Run through the records and show each line that includes the string "input".

Plain-text document sources:
——————
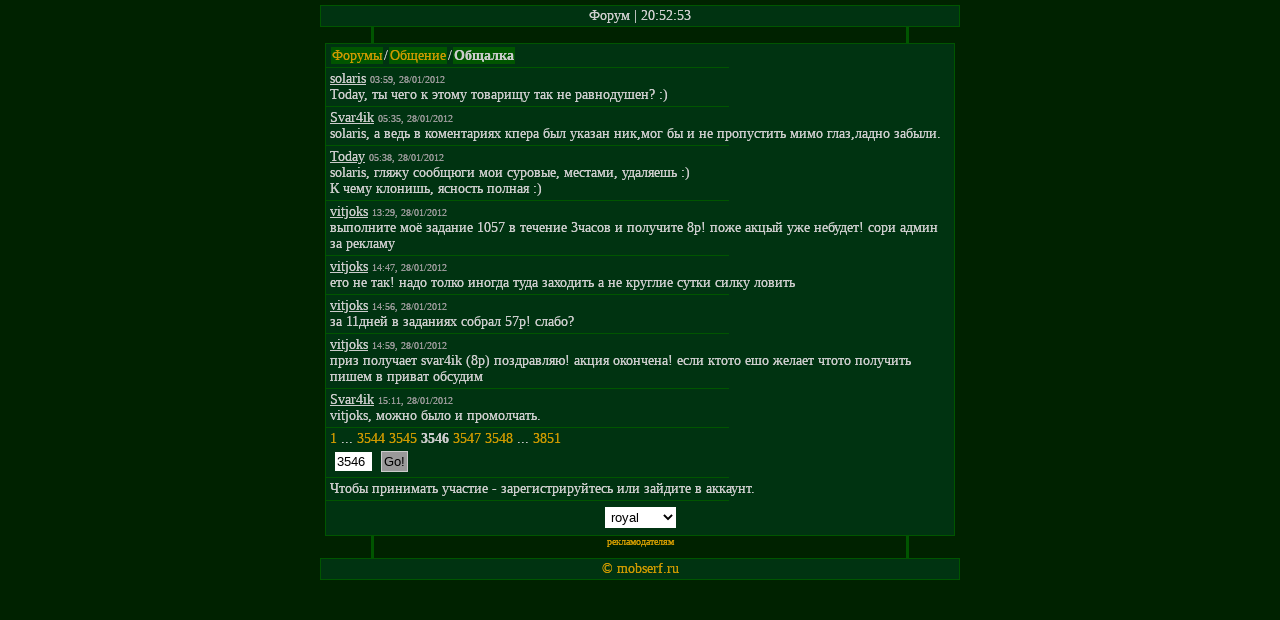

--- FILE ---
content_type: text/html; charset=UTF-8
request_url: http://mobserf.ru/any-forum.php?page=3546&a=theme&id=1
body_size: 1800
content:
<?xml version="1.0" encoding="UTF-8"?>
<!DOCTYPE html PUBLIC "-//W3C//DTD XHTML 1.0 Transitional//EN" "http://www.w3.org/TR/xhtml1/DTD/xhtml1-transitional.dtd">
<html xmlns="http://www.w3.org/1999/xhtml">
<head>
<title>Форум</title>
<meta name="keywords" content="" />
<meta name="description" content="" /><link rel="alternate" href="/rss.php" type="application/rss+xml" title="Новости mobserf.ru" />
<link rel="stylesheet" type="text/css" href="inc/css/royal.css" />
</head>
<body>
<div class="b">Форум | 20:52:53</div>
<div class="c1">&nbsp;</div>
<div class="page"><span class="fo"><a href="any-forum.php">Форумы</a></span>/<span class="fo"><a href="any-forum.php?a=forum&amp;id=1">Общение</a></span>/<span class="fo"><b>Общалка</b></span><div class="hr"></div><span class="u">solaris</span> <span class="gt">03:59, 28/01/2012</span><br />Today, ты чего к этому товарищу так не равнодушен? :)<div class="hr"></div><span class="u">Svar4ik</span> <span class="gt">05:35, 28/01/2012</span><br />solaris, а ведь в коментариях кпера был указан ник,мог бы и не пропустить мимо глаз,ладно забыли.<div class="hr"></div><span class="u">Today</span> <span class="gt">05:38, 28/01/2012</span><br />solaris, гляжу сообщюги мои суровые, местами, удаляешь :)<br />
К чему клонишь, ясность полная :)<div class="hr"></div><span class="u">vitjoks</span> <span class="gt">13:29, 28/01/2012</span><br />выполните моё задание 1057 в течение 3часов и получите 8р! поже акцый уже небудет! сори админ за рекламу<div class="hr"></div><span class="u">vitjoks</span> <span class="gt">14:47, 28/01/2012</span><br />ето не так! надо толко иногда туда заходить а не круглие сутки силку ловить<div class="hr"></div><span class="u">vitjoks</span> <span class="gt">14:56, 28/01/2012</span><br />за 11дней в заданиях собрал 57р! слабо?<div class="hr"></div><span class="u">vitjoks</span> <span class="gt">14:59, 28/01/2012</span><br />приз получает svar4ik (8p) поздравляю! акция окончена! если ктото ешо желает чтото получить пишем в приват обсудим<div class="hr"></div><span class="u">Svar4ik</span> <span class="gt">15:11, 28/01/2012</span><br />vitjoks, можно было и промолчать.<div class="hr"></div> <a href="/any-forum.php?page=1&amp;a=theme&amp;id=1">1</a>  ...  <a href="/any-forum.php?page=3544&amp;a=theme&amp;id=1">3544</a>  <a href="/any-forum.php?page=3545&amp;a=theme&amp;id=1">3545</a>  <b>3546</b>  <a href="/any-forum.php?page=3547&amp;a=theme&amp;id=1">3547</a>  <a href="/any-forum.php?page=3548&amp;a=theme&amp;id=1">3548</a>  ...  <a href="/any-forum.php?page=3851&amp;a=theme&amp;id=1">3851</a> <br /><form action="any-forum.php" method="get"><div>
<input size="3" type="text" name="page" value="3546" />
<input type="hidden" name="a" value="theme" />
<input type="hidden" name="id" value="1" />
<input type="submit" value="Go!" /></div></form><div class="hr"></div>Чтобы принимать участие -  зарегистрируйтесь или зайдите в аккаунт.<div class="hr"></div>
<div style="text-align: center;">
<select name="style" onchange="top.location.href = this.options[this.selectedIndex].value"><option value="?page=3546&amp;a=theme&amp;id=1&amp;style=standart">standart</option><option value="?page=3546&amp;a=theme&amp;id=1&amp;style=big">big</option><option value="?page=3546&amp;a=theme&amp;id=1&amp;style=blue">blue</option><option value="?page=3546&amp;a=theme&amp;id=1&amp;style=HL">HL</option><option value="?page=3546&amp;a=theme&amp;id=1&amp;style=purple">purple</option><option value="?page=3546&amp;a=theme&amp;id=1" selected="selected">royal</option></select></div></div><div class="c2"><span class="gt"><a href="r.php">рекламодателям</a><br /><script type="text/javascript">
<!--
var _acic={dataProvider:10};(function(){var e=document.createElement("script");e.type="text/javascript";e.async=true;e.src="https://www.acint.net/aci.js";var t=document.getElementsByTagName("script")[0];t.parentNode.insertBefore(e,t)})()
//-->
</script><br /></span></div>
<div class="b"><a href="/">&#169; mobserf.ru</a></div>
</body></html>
——————
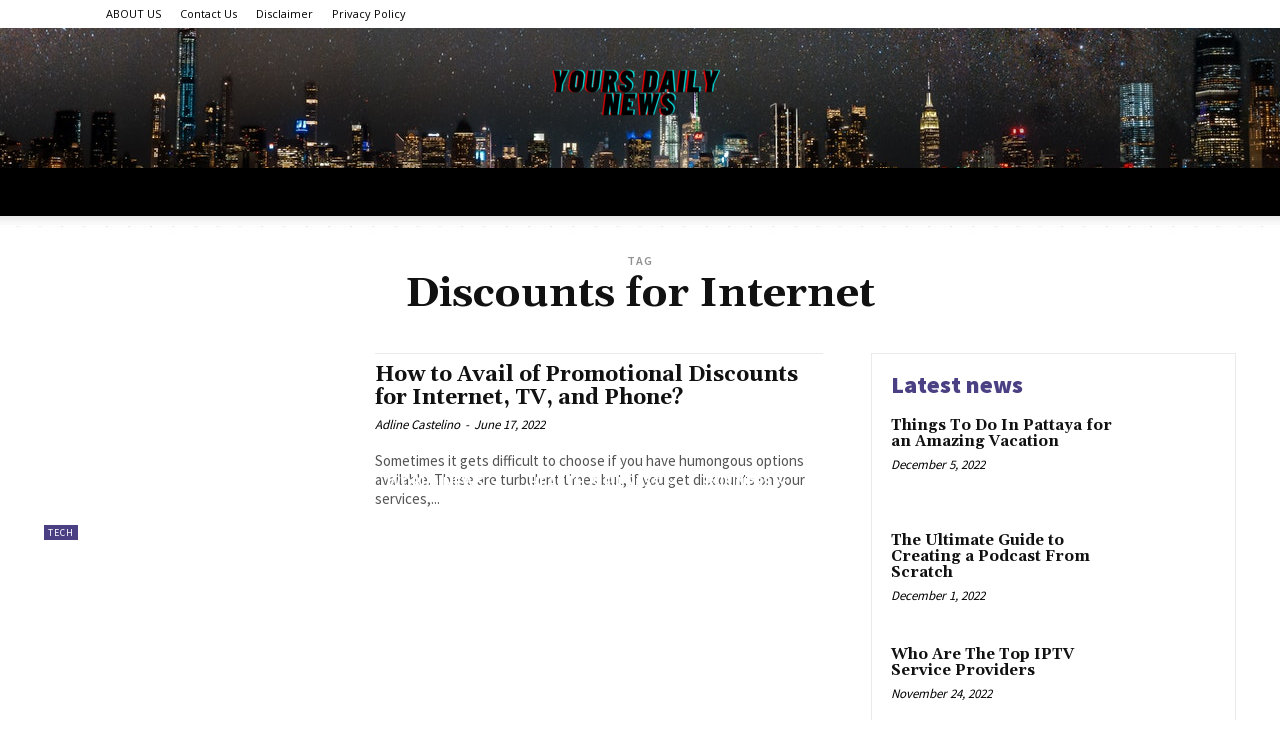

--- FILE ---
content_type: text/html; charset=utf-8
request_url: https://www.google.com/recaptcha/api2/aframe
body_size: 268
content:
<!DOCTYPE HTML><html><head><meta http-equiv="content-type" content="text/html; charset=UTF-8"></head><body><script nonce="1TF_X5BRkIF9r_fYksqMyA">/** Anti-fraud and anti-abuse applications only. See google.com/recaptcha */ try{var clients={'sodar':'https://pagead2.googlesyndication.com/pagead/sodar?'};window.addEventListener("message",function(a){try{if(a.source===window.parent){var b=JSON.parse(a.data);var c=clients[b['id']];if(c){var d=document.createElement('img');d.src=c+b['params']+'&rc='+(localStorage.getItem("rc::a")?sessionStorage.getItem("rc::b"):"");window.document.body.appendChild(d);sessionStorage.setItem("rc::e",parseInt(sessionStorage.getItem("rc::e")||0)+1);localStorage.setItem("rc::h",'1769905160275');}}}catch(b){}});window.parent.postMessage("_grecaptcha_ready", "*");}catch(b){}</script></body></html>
——————
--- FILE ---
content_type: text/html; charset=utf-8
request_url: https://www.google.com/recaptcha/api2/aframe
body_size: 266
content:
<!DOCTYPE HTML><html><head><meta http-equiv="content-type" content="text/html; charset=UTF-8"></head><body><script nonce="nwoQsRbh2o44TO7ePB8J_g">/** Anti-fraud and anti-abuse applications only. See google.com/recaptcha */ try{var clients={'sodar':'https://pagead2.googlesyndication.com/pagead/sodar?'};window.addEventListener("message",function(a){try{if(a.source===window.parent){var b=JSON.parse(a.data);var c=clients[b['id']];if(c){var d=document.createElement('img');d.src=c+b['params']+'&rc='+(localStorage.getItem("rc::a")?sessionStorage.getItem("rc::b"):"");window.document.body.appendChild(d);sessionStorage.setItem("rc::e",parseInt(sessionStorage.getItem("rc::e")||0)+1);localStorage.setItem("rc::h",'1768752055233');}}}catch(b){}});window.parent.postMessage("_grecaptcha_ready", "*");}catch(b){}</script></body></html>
——————
(ANSWER AREA)
<input size="3" type="text" name="page" value="3546" />
<input type="hidden" name="a" value="theme" />
<input type="hidden" name="id" value="1" />
<input type="submit" value="Go!" /></div></form><div class="hr"></div>Чтобы принимать участие -  зарегистрируйтесь или зайдите в аккаунт.<div class="hr"></div>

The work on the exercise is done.